**GIVEN TEXT:**
1972 • 1982

The XR Falcon in 1966, a new Cortina in August 1967 and the XT Falcon in 1968 boosted Maughan Thiem's sales, and the year ended 30th June 1970 saw a record of 2,926 vehicle sales by the company.

At the end of its seventieth year Maughan Thiem Motor Company is the oldest surviving Ford dealer in Adelaide. The first eleven years of the company’s history were closely associated with the Model T Ford car, and the company has held the Ford franchise for the past twenty-four years. In all, the company has spent half of its long life under the Ford emblem.

Despite its venerable antiquity the company presents a vigorous and modern image to those who visit its premises on Port Road Cheltenham, and this historical account concludes with a brief description of the company’s operations on that site at the end of its first threescore years and ten.

The market for new cars today is highly competitive, and the proportion of company profits earned by new car sales has fluctuated considerably over the years and will doubtless continue to do so. In the company’s seventieth year this was a little under twenty per cent. Maughan Thiem carries a range of models, comprising the Falcon, Fairlane and L.T.D. in the large range, the Cortina and its successor from late 1981 in the medium range, and in the small car range the Laser, which was released in March 1981 as Ford’s first entry into the east-west front-wheel-drive engine range of vehicles. The company also handles several light to medium truck models. The new car sales department is managed by Mr Bruce McFarlane, and it operates from a large modern showroom with ample storage areas at the rear of the premises to hold new stock. A considerable proportion of new sales is to fleet owners, and Mr Ken Evans manages the fleet department. Mrs Gloria Cubitt gives specialist advice to customers in matters of finance and insurance.

**TASKS AND EXERCISES:**
[a] Answer these questions from the dealership history:
(i) How many vehicles did the company sell in the year ended 30th June 1970?
(ii) For how many years has the company held the Ford franchise?
(iii) Who manages the fleet department?
[b] Repeat the passage of the dealership history between "1972 • 1982" and "by the company.", inclusive.
[c] Decide whether each statement agrees with the dealership history. Answer yes or no, and quote the words that settle it.
(i) The Laser was released in March 1981.
(ii) In the company's seventieth year, new car sales earned more than a quarter of its profits.
(iii) The company's premises are on Port Road Cheltenham.
The items that follow the dealership history are not needed for anything here.

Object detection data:
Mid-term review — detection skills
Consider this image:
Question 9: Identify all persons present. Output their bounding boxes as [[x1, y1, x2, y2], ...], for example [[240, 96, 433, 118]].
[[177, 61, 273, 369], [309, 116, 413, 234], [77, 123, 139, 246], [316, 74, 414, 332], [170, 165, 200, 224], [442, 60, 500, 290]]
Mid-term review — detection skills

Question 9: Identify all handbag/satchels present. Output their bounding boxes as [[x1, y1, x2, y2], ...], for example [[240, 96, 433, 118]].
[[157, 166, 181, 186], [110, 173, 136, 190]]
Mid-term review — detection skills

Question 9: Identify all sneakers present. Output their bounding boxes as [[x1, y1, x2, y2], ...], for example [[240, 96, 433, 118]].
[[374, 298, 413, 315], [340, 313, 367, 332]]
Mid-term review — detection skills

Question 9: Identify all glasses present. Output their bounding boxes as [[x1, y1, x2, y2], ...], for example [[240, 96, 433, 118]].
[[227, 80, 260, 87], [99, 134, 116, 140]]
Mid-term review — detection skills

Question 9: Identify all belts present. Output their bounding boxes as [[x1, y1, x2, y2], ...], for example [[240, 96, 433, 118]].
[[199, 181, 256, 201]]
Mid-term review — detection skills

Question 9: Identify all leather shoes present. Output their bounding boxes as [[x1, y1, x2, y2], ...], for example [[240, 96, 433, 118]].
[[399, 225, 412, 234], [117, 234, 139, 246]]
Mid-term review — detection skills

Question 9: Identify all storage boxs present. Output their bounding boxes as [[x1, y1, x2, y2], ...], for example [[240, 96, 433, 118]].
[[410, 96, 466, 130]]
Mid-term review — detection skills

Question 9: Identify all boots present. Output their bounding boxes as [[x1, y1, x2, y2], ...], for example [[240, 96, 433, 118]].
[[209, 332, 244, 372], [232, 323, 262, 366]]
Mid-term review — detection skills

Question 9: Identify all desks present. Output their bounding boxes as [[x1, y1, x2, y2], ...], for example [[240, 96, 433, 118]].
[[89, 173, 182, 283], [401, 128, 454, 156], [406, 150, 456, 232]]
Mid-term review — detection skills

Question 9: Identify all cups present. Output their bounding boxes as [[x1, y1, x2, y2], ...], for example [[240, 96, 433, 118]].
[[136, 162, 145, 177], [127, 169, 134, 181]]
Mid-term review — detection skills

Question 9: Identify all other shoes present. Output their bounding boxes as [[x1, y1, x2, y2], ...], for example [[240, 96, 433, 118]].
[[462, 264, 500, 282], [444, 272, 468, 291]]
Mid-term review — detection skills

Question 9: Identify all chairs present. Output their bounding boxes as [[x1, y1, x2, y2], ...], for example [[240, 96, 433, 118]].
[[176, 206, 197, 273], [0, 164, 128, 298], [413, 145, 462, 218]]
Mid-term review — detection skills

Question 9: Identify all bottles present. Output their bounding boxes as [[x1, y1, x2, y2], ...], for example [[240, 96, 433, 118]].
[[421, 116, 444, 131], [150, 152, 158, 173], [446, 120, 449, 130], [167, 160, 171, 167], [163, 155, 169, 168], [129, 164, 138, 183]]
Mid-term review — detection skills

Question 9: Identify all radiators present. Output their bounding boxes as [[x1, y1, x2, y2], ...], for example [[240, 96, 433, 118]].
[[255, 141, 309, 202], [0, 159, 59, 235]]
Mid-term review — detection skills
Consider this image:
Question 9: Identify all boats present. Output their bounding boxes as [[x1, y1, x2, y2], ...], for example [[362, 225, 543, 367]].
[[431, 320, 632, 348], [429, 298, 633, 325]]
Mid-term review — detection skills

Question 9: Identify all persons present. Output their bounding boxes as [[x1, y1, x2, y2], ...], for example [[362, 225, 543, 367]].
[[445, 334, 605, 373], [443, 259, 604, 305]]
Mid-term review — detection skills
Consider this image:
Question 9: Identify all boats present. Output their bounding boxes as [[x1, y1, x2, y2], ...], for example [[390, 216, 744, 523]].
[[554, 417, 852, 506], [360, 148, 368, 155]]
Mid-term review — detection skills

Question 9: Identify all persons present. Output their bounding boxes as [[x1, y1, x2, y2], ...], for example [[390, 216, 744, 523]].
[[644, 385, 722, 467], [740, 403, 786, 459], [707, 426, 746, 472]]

**SOLUTIONS PER TASK:**
[a]
(i) 2,926 vehicles
(ii) Twenty-four years
(iii) Mr Ken Evans

[b]
1972 • 1982

The XR Falcon in 1966, a new Cortina in August 1967 and the XT Falcon in 1968 boosted Maughan Thiem's sales, and the year ended 30th June 1970 saw a record of 2,926 vehicle sales by the company.

[c]
(i) Yes: "the Laser, which was released in March 1981"
(ii) No: "In the company’s seventieth year this was a little under twenty per cent."
(iii) Yes: "its premises on Port Road Cheltenham"